The Walden Effect: Farming, simple living, permaculture, and invention.

Chicken killing checklist

Chicken killing bucket
The mean rooster has finally bitten the dust.  Graphic photo ahead --- beware!

After our last chicken-slaughtering day, Jan pointed me to a very useful chicken butchering blog.  Rather than re-creating that fine how-to guide, I'll just mention a few things we've found to facilitate the process.

First, it's well worth taking a little extra time to get all of your materials together before you start.  Here's my minimal checklist (which of course would be larger if I was doing dozens of chickens at a time):

  • Mark holds the dead rooster5+ gallon chicken dunking pot.  (We used the pot from a turkey deep fat fryer).  Start this warming up now on a propane stove outside.
  • meat thermometer.  (The temperature of  the water in the pot should be 140-145 F.)

*Goal of the exercise*. Revise the stretch of the chicken-butchering post from "The Walden Effect: Farming, simple" through "propane stove outside.", putting "supplies" in place of "materials". The data after this point comes from a separate source.

*Provided data*.
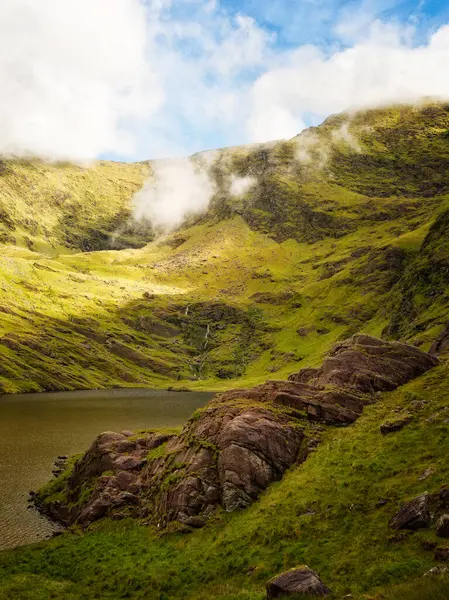 Yeşil yamaçlar Lough Callee 'ye gidiyor. Yukarıdaki mavi gökyüzü ile tepelerin üst kısımlarında sis asılı. Göl kenarında kayalar görülebilir..
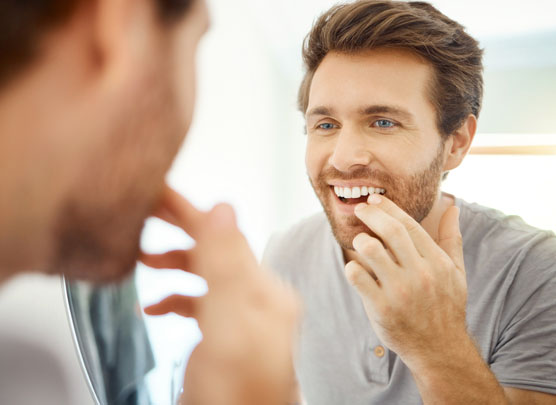 Man examining gums in mirror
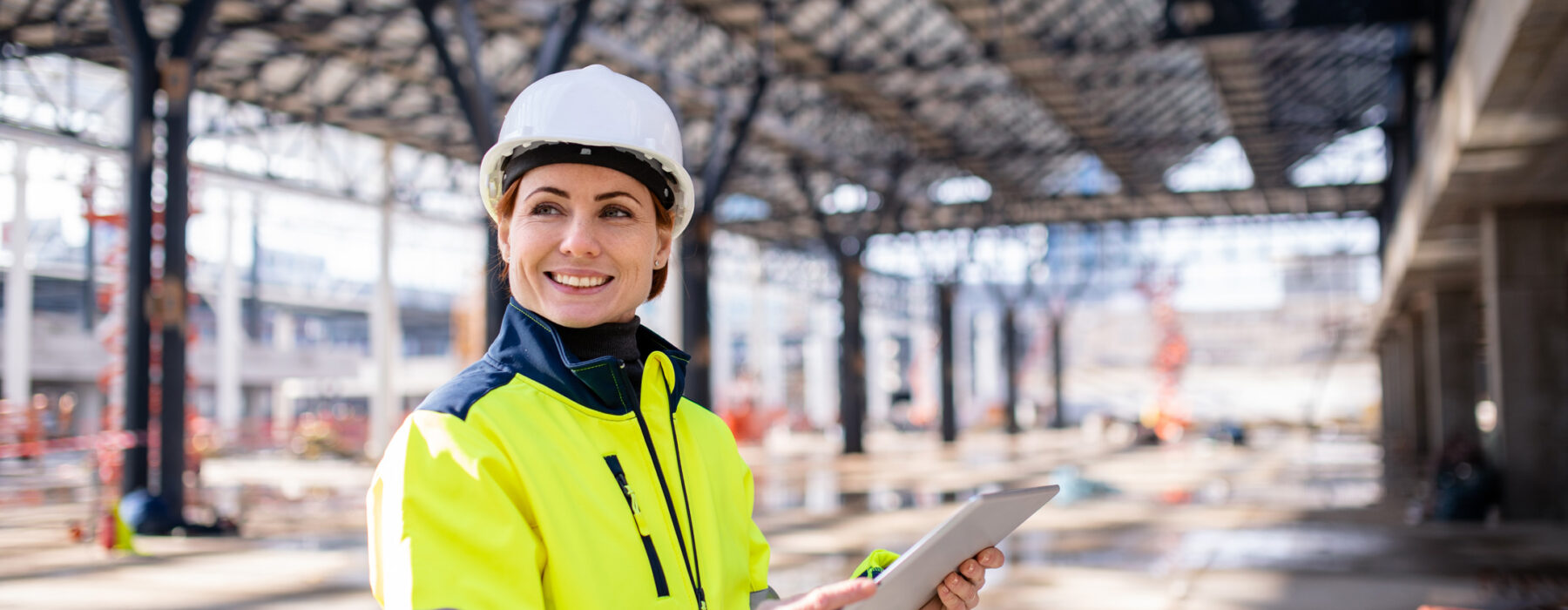 Eine Frau in Schutzhelm und leuchtend gelber Arbeitsjacke steht auf einer Baustelle und hält ein Tablet. Sie ist in der Planung und Entwicklung sowie der elektrotechnischen Beratung tätig und überwacht die Umsetzung von Projekten in der Industrie, öffentlichen Gebäuden und Infrastruktur.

*Response below*.
The Walden Effect: Farming, simple living, permaculture, and invention.

Chicken killing checklist

Chicken killing bucket
The mean rooster has finally bitten the dust.  Graphic photo ahead --- beware!

After our last chicken-slaughtering day, Jan pointed me to a very useful chicken butchering blog.  Rather than re-creating that fine how-to guide, I'll just mention a few things we've found to facilitate the process.

First, it's well worth taking a little extra time to get all of your supplies together before you start.  Here's my minimal checklist (which of course would be larger if I was doing dozens of chickens at a time):

  • Mark holds the dead rooster5+ gallon chicken dunking pot.  (We used the pot from a turkey deep fat fryer).  Start this warming up now on a propane stove outside.